## Problem
In the entries below, substitute "horizontal axis" for every "x axis" and leave everything else the same.

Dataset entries

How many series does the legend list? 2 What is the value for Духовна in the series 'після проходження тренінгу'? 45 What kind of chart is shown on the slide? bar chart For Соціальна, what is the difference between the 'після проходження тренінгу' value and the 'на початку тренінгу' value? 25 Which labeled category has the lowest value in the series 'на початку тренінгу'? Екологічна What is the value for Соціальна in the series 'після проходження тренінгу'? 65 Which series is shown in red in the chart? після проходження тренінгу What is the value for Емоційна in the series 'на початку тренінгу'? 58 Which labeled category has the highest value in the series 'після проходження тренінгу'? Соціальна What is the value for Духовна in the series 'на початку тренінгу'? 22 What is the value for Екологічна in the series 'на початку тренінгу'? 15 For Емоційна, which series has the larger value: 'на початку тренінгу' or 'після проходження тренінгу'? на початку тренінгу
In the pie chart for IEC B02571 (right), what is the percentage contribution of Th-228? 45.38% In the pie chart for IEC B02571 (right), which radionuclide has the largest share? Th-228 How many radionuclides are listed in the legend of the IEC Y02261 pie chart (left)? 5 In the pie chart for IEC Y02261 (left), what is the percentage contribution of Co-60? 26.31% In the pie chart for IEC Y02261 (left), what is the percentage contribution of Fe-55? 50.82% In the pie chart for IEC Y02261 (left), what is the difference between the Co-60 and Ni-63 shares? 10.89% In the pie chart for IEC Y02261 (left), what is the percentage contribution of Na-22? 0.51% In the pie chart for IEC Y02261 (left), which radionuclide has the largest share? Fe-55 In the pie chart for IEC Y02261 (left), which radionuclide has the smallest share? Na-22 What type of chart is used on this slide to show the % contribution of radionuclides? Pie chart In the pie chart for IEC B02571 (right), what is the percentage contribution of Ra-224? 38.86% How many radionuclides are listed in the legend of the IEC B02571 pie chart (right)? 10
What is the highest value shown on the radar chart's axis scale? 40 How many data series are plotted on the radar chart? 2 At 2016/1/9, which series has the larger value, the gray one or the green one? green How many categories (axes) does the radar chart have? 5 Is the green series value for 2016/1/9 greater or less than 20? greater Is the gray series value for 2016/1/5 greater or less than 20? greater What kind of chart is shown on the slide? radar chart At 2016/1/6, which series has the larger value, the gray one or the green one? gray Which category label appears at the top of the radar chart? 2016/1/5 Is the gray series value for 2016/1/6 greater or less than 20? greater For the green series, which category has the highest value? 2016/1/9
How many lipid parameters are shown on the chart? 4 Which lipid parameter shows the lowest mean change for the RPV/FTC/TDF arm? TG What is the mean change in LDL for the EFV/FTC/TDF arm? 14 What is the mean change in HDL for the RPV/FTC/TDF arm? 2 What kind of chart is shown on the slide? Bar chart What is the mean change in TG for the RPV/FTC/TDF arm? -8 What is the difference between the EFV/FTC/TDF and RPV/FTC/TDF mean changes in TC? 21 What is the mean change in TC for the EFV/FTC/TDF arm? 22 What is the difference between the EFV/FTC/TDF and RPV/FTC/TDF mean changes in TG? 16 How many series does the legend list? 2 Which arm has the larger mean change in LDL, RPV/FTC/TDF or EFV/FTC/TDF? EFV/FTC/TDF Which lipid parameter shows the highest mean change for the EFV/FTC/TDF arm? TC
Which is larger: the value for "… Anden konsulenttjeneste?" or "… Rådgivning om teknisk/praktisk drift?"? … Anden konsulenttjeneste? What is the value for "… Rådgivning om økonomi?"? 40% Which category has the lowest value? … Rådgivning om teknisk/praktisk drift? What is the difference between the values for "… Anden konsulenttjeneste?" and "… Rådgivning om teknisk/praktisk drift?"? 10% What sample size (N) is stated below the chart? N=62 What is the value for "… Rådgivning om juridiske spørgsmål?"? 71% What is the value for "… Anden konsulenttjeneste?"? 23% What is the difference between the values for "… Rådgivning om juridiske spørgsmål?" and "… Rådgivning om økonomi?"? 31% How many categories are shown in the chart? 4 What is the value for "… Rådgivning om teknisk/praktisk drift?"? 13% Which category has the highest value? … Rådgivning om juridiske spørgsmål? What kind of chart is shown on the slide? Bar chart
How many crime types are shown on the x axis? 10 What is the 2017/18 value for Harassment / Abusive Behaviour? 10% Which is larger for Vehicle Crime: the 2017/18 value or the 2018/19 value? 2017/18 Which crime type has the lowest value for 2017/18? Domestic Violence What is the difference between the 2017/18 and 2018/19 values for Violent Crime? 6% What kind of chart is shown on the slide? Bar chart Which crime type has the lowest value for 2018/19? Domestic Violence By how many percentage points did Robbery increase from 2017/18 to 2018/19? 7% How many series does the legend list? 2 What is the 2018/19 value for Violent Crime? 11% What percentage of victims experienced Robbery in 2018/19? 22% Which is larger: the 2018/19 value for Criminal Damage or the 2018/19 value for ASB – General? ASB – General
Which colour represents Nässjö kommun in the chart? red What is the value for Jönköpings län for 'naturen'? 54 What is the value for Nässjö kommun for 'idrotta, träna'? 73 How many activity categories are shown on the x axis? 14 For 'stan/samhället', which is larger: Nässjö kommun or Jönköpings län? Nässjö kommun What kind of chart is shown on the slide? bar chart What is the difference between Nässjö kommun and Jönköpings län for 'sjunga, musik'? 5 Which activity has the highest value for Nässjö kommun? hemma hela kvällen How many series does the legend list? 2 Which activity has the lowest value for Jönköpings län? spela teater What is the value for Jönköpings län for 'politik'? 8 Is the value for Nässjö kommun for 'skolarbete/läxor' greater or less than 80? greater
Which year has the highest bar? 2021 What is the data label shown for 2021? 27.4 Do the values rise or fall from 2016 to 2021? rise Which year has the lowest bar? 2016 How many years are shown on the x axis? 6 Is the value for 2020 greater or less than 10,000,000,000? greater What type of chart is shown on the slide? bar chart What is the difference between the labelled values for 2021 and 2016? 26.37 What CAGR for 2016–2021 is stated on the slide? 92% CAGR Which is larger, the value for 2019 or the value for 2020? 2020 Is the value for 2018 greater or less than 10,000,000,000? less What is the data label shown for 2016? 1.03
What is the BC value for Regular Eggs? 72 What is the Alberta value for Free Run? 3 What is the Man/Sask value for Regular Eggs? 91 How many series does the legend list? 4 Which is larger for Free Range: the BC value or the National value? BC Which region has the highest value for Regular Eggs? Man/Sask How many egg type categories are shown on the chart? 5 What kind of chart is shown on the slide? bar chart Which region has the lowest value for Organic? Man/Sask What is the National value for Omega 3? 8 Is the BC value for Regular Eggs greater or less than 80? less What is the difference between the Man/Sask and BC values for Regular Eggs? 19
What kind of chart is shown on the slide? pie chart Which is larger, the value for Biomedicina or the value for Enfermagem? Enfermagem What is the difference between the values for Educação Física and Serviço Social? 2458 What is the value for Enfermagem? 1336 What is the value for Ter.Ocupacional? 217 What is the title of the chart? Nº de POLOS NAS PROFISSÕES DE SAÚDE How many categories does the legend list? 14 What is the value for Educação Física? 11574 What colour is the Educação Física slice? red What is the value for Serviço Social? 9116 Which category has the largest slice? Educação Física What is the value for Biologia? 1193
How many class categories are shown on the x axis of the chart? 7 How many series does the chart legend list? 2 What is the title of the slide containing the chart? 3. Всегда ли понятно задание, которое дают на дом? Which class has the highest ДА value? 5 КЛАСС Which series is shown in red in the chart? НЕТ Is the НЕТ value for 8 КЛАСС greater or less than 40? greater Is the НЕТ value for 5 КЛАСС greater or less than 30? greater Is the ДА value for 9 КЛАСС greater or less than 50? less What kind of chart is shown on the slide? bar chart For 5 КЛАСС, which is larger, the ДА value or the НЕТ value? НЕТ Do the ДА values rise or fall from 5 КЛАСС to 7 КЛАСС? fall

## Task response
How many series does the legend list? 2 What is the value for Духовна in the series 'після проходження тренінгу'? 45 What kind of chart is shown on the slide? bar chart For Соціальна, what is the difference between the 'після проходження тренінгу' value and the 'на початку тренінгу' value? 25 Which labeled category has the lowest value in the series 'на початку тренінгу'? Екологічна What is the value for Соціальна in the series 'після проходження тренінгу'? 65 Which series is shown in red in the chart? після проходження тренінгу What is the value for Емоційна in the series 'на початку тренінгу'? 58 Which labeled category has the highest value in the series 'після проходження тренінгу'? Соціальна What is the value for Духовна in the series 'на початку тренінгу'? 22 What is the value for Екологічна in the series 'на початку тренінгу'? 15 For Емоційна, which series has the larger value: 'на початку тренінгу' or 'після проходження тренінгу'? на початку тренінгу
In the pie chart for IEC B02571 (right), what is the percentage contribution of Th-228? 45.38% In the pie chart for IEC B02571 (right), which radionuclide has the largest share? Th-228 How many radionuclides are listed in the legend of the IEC Y02261 pie chart (left)? 5 In the pie chart for IEC Y02261 (left), what is the percentage contribution of Co-60? 26.31% In the pie chart for IEC Y02261 (left), what is the percentage contribution of Fe-55? 50.82% In the pie chart for IEC Y02261 (left), what is the difference between the Co-60 and Ni-63 shares? 10.89% In the pie chart for IEC Y02261 (left), what is the percentage contribution of Na-22? 0.51% In the pie chart for IEC Y02261 (left), which radionuclide has the largest share? Fe-55 In the pie chart for IEC Y02261 (left), which radionuclide has the smallest share? Na-22 What type of chart is used on this slide to show the % contribution of radionuclides? Pie chart In the pie chart for IEC B02571 (right), what is the percentage contribution of Ra-224? 38.86% How many radionuclides are listed in the legend of the IEC B02571 pie chart (right)? 10
What is the highest value shown on the radar chart's axis scale? 40 How many data series are plotted on the radar chart? 2 At 2016/1/9, which series has the larger value, the gray one or the green one? green How many categories (axes) does the radar chart have? 5 Is the green series value for 2016/1/9 greater or less than 20? greater Is the gray series value for 2016/1/5 greater or less than 20? greater What kind of chart is shown on the slide? radar chart At 2016/1/6, which series has the larger value, the gray one or the green one? gray Which category label appears at the top of the radar chart? 2016/1/5 Is the gray series value for 2016/1/6 greater or less than 20? greater For the green series, which category has the highest value? 2016/1/9
How many lipid parameters are shown on the chart? 4 Which lipid parameter shows the lowest mean change for the RPV/FTC/TDF arm? TG What is the mean change in LDL for the EFV/FTC/TDF arm? 14 What is the mean change in HDL for the RPV/FTC/TDF arm? 2 What kind of chart is shown on the slide? Bar chart What is the mean change in TG for the RPV/FTC/TDF arm? -8 What is the difference between the EFV/FTC/TDF and RPV/FTC/TDF mean changes in TC? 21 What is the mean change in TC for the EFV/FTC/TDF arm? 22 What is the difference between the EFV/FTC/TDF and RPV/FTC/TDF mean changes in TG? 16 How many series does the legend list? 2 Which arm has the larger mean change in LDL, RPV/FTC/TDF or EFV/FTC/TDF? EFV/FTC/TDF Which lipid parameter shows the highest mean change for the EFV/FTC/TDF arm? TC
Which is larger: the value for "… Anden konsulenttjeneste?" or "… Rådgivning om teknisk/praktisk drift?"? … Anden konsulenttjeneste? What is the value for "… Rådgivning om økonomi?"? 40% Which category has the lowest value? … Rådgivning om teknisk/praktisk drift? What is the difference between the values for "… Anden konsulenttjeneste?" and "… Rådgivning om teknisk/praktisk drift?"? 10% What sample size (N) is stated below the chart? N=62 What is the value for "… Rådgivning om juridiske spørgsmål?"? 71% What is the value for "… Anden konsulenttjeneste?"? 23% What is the difference between the values for "… Rådgivning om juridiske spørgsmål?" and "… Rådgivning om økonomi?"? 31% How many categories are shown in the chart? 4 What is the value for "… Rådgivning om teknisk/praktisk drift?"? 13% Which category has the highest value? … Rådgivning om juridiske spørgsmål? What kind of chart is shown on the slide? Bar chart
How many crime types are shown on the horizontal axis? 10 What is the 2017/18 value for Harassment / Abusive Behaviour? 10% Which is larger for Vehicle Crime: the 2017/18 value or the 2018/19 value? 2017/18 Which crime type has the lowest value for 2017/18? Domestic Violence What is the difference between the 2017/18 and 2018/19 values for Violent Crime? 6% What kind of chart is shown on the slide? Bar chart Which crime type has the lowest value for 2018/19? Domestic Violence By how many percentage points did Robbery increase from 2017/18 to 2018/19? 7% How many series does the legend list? 2 What is the 2018/19 value for Violent Crime? 11% What percentage of victims experienced Robbery in 2018/19? 22% Which is larger: the 2018/19 value for Criminal Damage or the 2018/19 value for ASB – General? ASB – General
Which colour represents Nässjö kommun in the chart? red What is the value for Jönköpings län for 'naturen'? 54 What is the value for Nässjö kommun for 'idrotta, träna'? 73 How many activity categories are shown on the horizontal axis? 14 For 'stan/samhället', which is larger: Nässjö kommun or Jönköpings län? Nässjö kommun What kind of chart is shown on the slide? bar chart What is the difference between Nässjö kommun and Jönköpings län for 'sjunga, musik'? 5 Which activity has the highest value for Nässjö kommun? hemma hela kvällen How many series does the legend list? 2 Which activity has the lowest value for Jönköpings län? spela teater What is the value for Jönköpings län for 'politik'? 8 Is the value for Nässjö kommun for 'skolarbete/läxor' greater or less than 80? greater
Which year has the highest bar? 2021 What is the data label shown for 2021? 27.4 Do the values rise or fall from 2016 to 2021? rise Which year has the lowest bar? 2016 How many years are shown on the horizontal axis? 6 Is the value for 2020 greater or less than 10,000,000,000? greater What type of chart is shown on the slide? bar chart What is the difference between the labelled values for 2021 and 2016? 26.37 What CAGR for 2016–2021 is stated on the slide? 92% CAGR Which is larger, the value for 2019 or the value for 2020? 2020 Is the value for 2018 greater or less than 10,000,000,000? less What is the data label shown for 2016? 1.03
What is the BC value for Regular Eggs? 72 What is the Alberta value for Free Run? 3 What is the Man/Sask value for Regular Eggs? 91 How many series does the legend list? 4 Which is larger for Free Range: the BC value or the National value? BC Which region has the highest value for Regular Eggs? Man/Sask How many egg type categories are shown on the chart? 5 What kind of chart is shown on the slide? bar chart Which region has the lowest value for Organic? Man/Sask What is the National value for Omega 3? 8 Is the BC value for Regular Eggs greater or less than 80? less What is the difference between the Man/Sask and BC values for Regular Eggs? 19
What kind of chart is shown on the slide? pie chart Which is larger, the value for Biomedicina or the value for Enfermagem? Enfermagem What is the difference between the values for Educação Física and Serviço Social? 2458 What is the value for Enfermagem? 1336 What is the value for Ter.Ocupacional? 217 What is the title of the chart? Nº de POLOS NAS PROFISSÕES DE SAÚDE How many categories does the legend list? 14 What is the value for Educação Física? 11574 What colour is the Educação Física slice? red What is the value for Serviço Social? 9116 Which category has the largest slice? Educação Física What is the value for Biologia? 1193
How many class categories are shown on the horizontal axis of the chart? 7 How many series does the chart legend list? 2 What is the title of the slide containing the chart? 3. Всегда ли понятно задание, которое дают на дом? Which class has the highest ДА value? 5 КЛАСС Which series is shown in red in the chart? НЕТ Is the НЕТ value for 8 КЛАСС greater or less than 40? greater Is the НЕТ value for 5 КЛАСС greater or less than 30? greater Is the ДА value for 9 КЛАСС greater or less than 50? less What kind of chart is shown on the slide? bar chart For 5 КЛАСС, which is larger, the ДА value or the НЕТ value? НЕТ Do the ДА values rise or fall from 5 КЛАСС to 7 КЛАСС? fall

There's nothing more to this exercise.